TEKS SUMBER:
+-------+
Selamat Datang di Blog Sederhana Ini FERRY PENCARI RAHMAT Dari Sekedar Iseng, Mari Belajar Menghargai, Belajar Bersyukur, Belajar Menjadi Lebih Baik

Monday, March 26, 2012

PNS Dilarang Berbisnis !?


PNS Dilarang Berbisnis !?

Melihat berita di televisi, membaca pemberitaan di beberapa media online, pembahasan tentang kehidupan Pegawai Negeri Sipil (PNS) kembali menghangat dan menjadi trending topic.
Berawal dari kasus dugaan korupsi Dhana Widyatmika, PNS eks Ditjen Pajak berpangkat III/c yang juga diduga melakukan pencucian uang dengan kekayaan milyaran rupiah, publik seperti diingatkan kembali tentang sisi negatif dari pekerjaan PNS. Dhana sendiri bahkan ada yang menjuluki ‘The Next Gayus’. Ini karena keduanya sama-sama mantan pegawai pajak dan dijerat dengan pasal yang sama, penyuapan dan pencucian uang.
Meski kasus Dhana masih dalam proses pengadilan, namun opini di masyarakat sudah berkembang sedemikian rupa. Dari kasus Dhana, salah satu yang menarik kemudian adalah berhembusnya larangan PNS berbisnis. Karena dikawatirkan modal bisnis yang digeluti PNS berasal dari hasil korupsi, atau pencucian uang. Bahkan Kementerian Keuangan (Kemenkeu) sempat memberi penegasan bahwa PNS tidak boleh melakukan usaha di luar pekerjaannya. Opini pun berkembang di kalangan para pakar yang turut memberikan beragam pendapat.
+-------+
TUGAS SINGKAT A: Menurut tulisan tentang larangan PNS berbisnis, apa pangkat Dhana Widyatmika?
TUGAS SINGKAT B: Terjemahkan kalimat "Meski kasus Dhana masih dalam proses pengadilan, namun opini di masyarakat sudah berkembang sedemikian rupa." dari tulisan tentang larangan PNS berbisnis ke dalam bahasa Inggris.
TUGAS SINGKAT C: Salin tanpa perubahan bagian tulisan tentang larangan PNS berbisnis yang dimulai dari "Melihat berita di" dan berakhir pada "menjadi trending topic.".

DATA:
+-------+
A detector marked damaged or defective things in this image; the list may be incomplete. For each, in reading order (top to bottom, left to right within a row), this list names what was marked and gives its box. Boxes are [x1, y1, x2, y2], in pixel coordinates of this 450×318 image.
+-------+
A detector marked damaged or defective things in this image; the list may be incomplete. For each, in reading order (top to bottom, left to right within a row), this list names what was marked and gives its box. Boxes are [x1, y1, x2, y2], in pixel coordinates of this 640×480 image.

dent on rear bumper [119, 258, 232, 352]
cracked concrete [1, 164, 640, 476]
+-------+
JAWABAN TERTULIS A: Dhana Widyatmika berpangkat III/c.

JAWABAN TERTULIS B: Although Dhana's case is still in court proceedings, public opinion has already developed to such an extent.

JAWABAN TERTULIS C:
Melihat berita di televisi, membaca pemberitaan di beberapa media online, pembahasan tentang kehidupan Pegawai Negeri Sipil (PNS) kembali menghangat dan menjadi trending topic.